The car example in the video is incorect. Average speed of 20, means that in the past many drivers rode this 20 km, and they did it in exactly in 1 hour. So your expectation is 1 hour of drive, and the video is wrong. However, if you define an average speed as (many drivers look instantly on their speedometer and report the number, and i averaged this and got 20) then the expected time travel would be more than 1 hour. But this is not how average speed is defined.
What is the probability that I will like this video? 😂😂
Hopefully higher than the probability that Todd causes you to be late to the party 😂
thank you, now i finally understand what the CDF is
@tommasoc.2207: great to hear -- thanks!
If average in does not lead to average out... then you're using the wrong average.
This analysis is very insightful. The concept is on full display in financial markets with daily leveraged ETFs where the average return of the underlying instrument(s) over time is meaningless. It is the distribution of daily returns of the underlying that determines the ETF return.
Great example. The original plan for this video was providing the example of the value of a financial option, so it is great to hear that this concept resonated with your past experience!

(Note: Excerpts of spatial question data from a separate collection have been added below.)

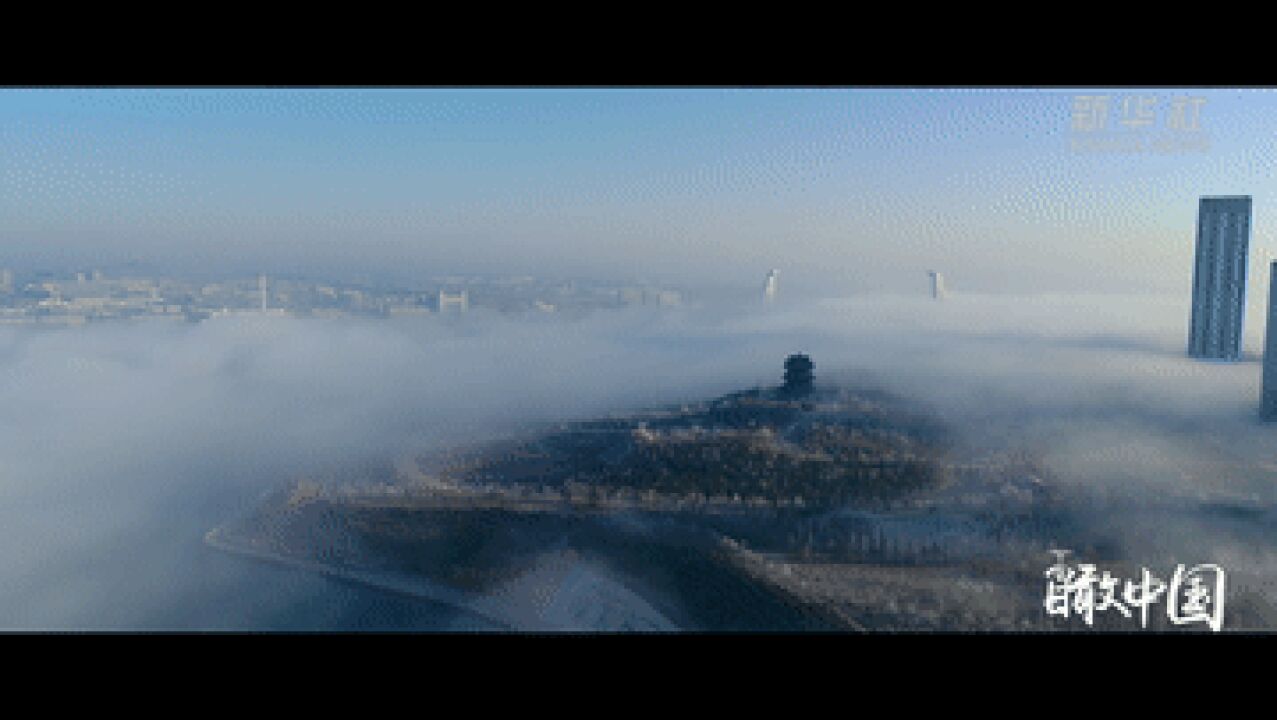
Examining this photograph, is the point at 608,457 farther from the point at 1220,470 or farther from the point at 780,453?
the point at 1220,470

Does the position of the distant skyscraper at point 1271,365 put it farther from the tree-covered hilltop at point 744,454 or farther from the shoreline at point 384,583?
the shoreline at point 384,583

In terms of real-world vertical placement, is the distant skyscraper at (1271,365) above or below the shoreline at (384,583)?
above
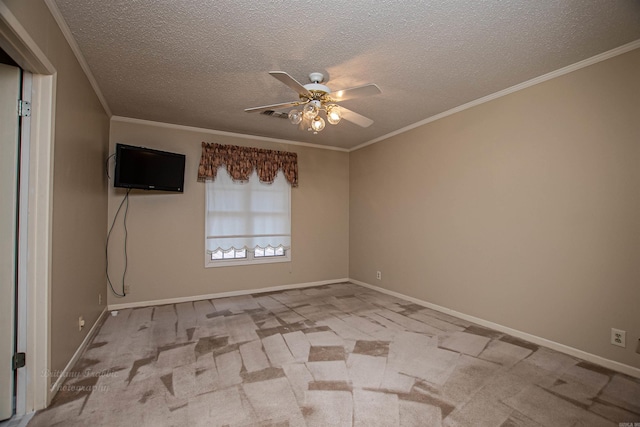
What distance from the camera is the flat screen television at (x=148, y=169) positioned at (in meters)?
3.38

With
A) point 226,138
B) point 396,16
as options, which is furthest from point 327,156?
point 396,16

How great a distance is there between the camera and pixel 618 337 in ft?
7.36

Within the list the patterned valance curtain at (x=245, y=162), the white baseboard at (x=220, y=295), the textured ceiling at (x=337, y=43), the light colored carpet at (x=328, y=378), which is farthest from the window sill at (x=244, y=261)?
the textured ceiling at (x=337, y=43)

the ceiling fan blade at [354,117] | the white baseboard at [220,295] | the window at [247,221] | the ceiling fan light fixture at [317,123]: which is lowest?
the white baseboard at [220,295]

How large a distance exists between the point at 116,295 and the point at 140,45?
3.12 metres

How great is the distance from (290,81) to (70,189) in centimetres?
192

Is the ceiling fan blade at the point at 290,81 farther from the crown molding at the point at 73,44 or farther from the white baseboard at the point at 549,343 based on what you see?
the white baseboard at the point at 549,343

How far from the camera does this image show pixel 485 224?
10.5 ft

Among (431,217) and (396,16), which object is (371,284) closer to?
(431,217)

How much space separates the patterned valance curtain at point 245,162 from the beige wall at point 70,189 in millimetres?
1362

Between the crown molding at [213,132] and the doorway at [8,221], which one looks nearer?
the doorway at [8,221]

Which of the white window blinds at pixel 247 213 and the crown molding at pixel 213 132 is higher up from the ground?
the crown molding at pixel 213 132

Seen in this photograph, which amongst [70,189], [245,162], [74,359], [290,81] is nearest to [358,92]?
[290,81]

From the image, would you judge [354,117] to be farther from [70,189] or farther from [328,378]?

@@RiskByNumbers In fact, ignoring transaction costs and fees, etc, the excess return on a 2x leveraged ETF expressed as a factor on the original investment is roughly the SQUARE of the excess return (also expressed as a factor) on the underlying reduced by multiplying by function of the total-variance (<1) due to slippage from “buying high / selling low”. For a 3x leveraged ETF, read “CUBE” and the total-variance reduction factor is lower, etc. This analysis can be shown to be exact in the limit of continuous trading from applying Ito’s lemma - which itself is a statement exemplifying the “flaw of averages” - and, for a given underlying return and total variance, the return on the ETF is NOT path-dependent, (but the margin is too small for me to put the proof here 😊) NOT investment advice or a recommendation to buy or sell any financial instrument. For academic interest only.
In summary, the expected value of non linear systems will be different to the expected value of linear systems.
Your channel is fascinating. Thanks for taking the time to compile these insightful videos.
@jonmacdonald1413: thanks for this comment and for taking the time to visit the channel. Really appreciate it.
Which of the two function does represent the correct value, f(avg(x)) or avg(f(x)) ? Or are both wrong ? Because the distribution is unknown ? And if so, is there away to calculate the correct value without a simulation ?
Great question, @TimschneiderSchneider! As highlighted at the start of this video, we are oftentimes interested in E[f(x)]. We want to know the distribution around some response, say 'Z', which is uncertain due to uncertainty for 'X'. In this video, we can directly determine the distribution for 'Z' (i.e., travel speed) by simply mapping the probability of each possible outcome for 'X' to 'Z'. However, that is not always the case. Or, it may be possible, but the problem we are looking at is quite large. Simulation is what I've found to be the quick solution in these cases. However, analytical approaches do exist, such as the use of Taylor expansions. Again, very good question(s).
Isnt there a confusion here between 'average' and 'expected' speed ? Average speed by definition comes from total distance over total time. So the example to begin with is not correct I think.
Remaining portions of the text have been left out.